REQUIREMENT A:
Repeat verbatim the lines of the listing from the line containing "As pictured here, is" through the final line of the listing, both ends included.

EXCERPTED PASSAGE:
"""
Presented by PBS's FRONTLINE and the FRED FRIENDLY SEMINARS, in collaboration
with Columbia University's Institute for Child and Family Policy, the one-hour
dialogue--to be moderated by NBC correspondent John Hockenberry--will feature
child welfare experts, leaders in the media, politics, and law; and individuals
who have experienced America's child welfare system first-hand: from birth
parents and foster parents to the caseworkers who are on the front lines of
America's child welfare system. In keeping with the format of the FRED FRIENDLY
SEMINARS, "Failure to Protect: A National Dialogue" will present panelists with
hypothetical scenarios that will enable them--and viewers--to explore how
current child welfare policies impact American families.
"Failure to Protect: A National Dialogue" will air as a follow-up to
FRONTLINE's two-part in-depth examination of Maine's Department of Human
Services. Part I: "Failure to Protect: The Taking of Logan Marr," examines the
case of a five-year-old girl whose death while in foster care prompted the
state of Maine to reexamine its child welfare policies. Part II: "Failure to
Protect: The Caseworker Files," takes viewers inside Maine's Department of
Human Services to follow a small group of caseworkers as they make the
difficult choices that confront them each day. FRONTLINE's "Failure to Protect"
"""
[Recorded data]
"""
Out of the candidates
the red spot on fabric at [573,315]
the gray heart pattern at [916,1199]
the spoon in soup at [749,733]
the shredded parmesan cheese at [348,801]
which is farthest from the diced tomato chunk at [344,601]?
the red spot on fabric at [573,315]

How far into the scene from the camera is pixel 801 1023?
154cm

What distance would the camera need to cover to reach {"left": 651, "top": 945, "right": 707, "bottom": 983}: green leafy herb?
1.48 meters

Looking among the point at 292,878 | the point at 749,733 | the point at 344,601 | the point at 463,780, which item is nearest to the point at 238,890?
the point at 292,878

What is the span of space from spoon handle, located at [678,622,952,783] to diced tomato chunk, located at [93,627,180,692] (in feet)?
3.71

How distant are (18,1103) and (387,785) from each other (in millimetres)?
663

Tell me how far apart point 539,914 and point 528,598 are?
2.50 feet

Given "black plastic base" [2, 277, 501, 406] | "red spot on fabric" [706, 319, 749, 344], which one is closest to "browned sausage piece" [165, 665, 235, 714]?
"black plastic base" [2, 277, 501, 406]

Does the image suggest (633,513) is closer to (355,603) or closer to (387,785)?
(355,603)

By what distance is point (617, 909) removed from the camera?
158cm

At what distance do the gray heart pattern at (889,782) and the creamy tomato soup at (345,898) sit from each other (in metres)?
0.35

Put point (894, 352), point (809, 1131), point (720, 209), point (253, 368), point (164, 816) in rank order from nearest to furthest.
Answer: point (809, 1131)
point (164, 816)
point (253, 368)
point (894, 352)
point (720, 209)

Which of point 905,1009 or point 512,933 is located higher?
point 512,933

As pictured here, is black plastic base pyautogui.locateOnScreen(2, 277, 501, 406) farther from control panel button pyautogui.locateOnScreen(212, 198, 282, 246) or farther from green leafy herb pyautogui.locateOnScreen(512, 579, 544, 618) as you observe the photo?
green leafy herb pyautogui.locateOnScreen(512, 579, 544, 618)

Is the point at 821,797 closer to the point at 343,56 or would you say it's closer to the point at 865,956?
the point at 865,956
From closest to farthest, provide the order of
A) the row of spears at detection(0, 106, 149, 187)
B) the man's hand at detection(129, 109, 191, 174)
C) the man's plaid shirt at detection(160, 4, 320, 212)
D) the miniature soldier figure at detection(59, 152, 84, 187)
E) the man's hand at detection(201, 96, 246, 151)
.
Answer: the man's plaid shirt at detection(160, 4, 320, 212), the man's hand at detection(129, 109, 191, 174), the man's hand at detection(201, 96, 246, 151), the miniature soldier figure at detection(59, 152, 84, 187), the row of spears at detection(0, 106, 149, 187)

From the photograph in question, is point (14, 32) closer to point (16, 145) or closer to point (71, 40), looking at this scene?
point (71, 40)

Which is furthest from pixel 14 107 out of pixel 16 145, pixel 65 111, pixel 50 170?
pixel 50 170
"""
REQUIREMENT B:
For each statement about the excerpt on the "Failure to Protect" broadcast, answer yes or no and quote the words that decide it: (i) An NBC correspondent will moderate the dialogue. (ii) Part I follows a small group of caseworkers through their daily choices. (iii) The dialogue lasts two hours.

TASK RESULT A:
As pictured here, is black plastic base pyautogui.locateOnScreen(2, 277, 501, 406) farther from control panel button pyautogui.locateOnScreen(212, 198, 282, 246) or farther from green leafy herb pyautogui.locateOnScreen(512, 579, 544, 618) as you observe the photo?
green leafy herb pyautogui.locateOnScreen(512, 579, 544, 618)

Is the point at 821,797 closer to the point at 343,56 or would you say it's closer to the point at 865,956?
the point at 865,956
From closest to farthest, provide the order of
A) the row of spears at detection(0, 106, 149, 187)
B) the man's hand at detection(129, 109, 191, 174)
C) the man's plaid shirt at detection(160, 4, 320, 212)
D) the miniature soldier figure at detection(59, 152, 84, 187)
E) the man's hand at detection(201, 96, 246, 151)
.
Answer: the man's plaid shirt at detection(160, 4, 320, 212), the man's hand at detection(129, 109, 191, 174), the man's hand at detection(201, 96, 246, 151), the miniature soldier figure at detection(59, 152, 84, 187), the row of spears at detection(0, 106, 149, 187)

From the photograph in question, is point (14, 32) closer to point (16, 145) or closer to point (71, 40), looking at this scene?
point (71, 40)

Which is furthest from pixel 14 107 out of pixel 16 145, pixel 65 111, pixel 50 170?
pixel 50 170

TASK RESULT B:
(i) Yes: "to be moderated by NBC correspondent John Hockenberry"
(ii) No: "Part II: "Failure to Protect: The Caseworker Files," takes viewers inside Maine's Department of Human Services to follow a small group of caseworkers"
(iii) No: "the one-hour dialogue"